◆ **Exercise goal**: Each line of the data below from the one holding "family: Mustelidae" to the one holding "genus: Aepyceros", inclusive, is to be reproduced exactly; no other line belongs in the answer.

- Opening Delimiter -

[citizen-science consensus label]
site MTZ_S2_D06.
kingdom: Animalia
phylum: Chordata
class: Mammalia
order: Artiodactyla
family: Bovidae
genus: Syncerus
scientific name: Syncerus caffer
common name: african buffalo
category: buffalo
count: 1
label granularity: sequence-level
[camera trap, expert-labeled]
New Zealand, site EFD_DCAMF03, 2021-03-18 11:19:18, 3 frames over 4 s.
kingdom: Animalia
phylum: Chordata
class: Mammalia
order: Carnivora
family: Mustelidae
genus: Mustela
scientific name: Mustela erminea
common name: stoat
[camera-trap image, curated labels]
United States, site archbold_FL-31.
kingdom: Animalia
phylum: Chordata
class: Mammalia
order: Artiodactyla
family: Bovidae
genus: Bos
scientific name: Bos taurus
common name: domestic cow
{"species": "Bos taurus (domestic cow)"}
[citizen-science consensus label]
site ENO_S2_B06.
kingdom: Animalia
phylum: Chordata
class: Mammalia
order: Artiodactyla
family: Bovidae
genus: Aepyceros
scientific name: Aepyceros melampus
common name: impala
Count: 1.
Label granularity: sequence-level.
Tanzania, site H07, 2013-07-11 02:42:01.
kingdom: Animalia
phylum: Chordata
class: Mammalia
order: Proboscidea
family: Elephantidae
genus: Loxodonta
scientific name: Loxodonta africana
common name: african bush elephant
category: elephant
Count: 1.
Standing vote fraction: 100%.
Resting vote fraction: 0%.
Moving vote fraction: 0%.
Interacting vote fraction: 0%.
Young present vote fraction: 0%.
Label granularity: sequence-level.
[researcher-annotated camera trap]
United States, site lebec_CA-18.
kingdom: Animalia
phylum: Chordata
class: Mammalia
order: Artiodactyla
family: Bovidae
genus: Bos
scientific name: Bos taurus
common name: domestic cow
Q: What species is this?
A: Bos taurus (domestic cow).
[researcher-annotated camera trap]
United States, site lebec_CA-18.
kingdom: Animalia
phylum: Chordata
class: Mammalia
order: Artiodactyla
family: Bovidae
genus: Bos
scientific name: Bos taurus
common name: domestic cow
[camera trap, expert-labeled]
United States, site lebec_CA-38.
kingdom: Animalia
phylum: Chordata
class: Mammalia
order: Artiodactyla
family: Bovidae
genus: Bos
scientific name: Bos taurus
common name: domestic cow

- Closing Delimiter -

◆ **Solution to the problem**:
family: Mustelidae
genus: Mustela
scientific name: Mustela erminea
common name: stoat
[camera-trap image, curated labels]
United States, site archbold_FL-31.
kingdom: Animalia
phylum: Chordata
class: Mammalia
order: Artiodactyla
family: Bovidae
genus: Bos
scientific name: Bos taurus
common name: domestic cow
{"species": "Bos taurus (domestic cow)"}
[citizen-science consensus label]
site ENO_S2_B06.
kingdom: Animalia
phylum: Chordata
class: Mammalia
order: Artiodactyla
family: Bovidae
genus: Aepyceros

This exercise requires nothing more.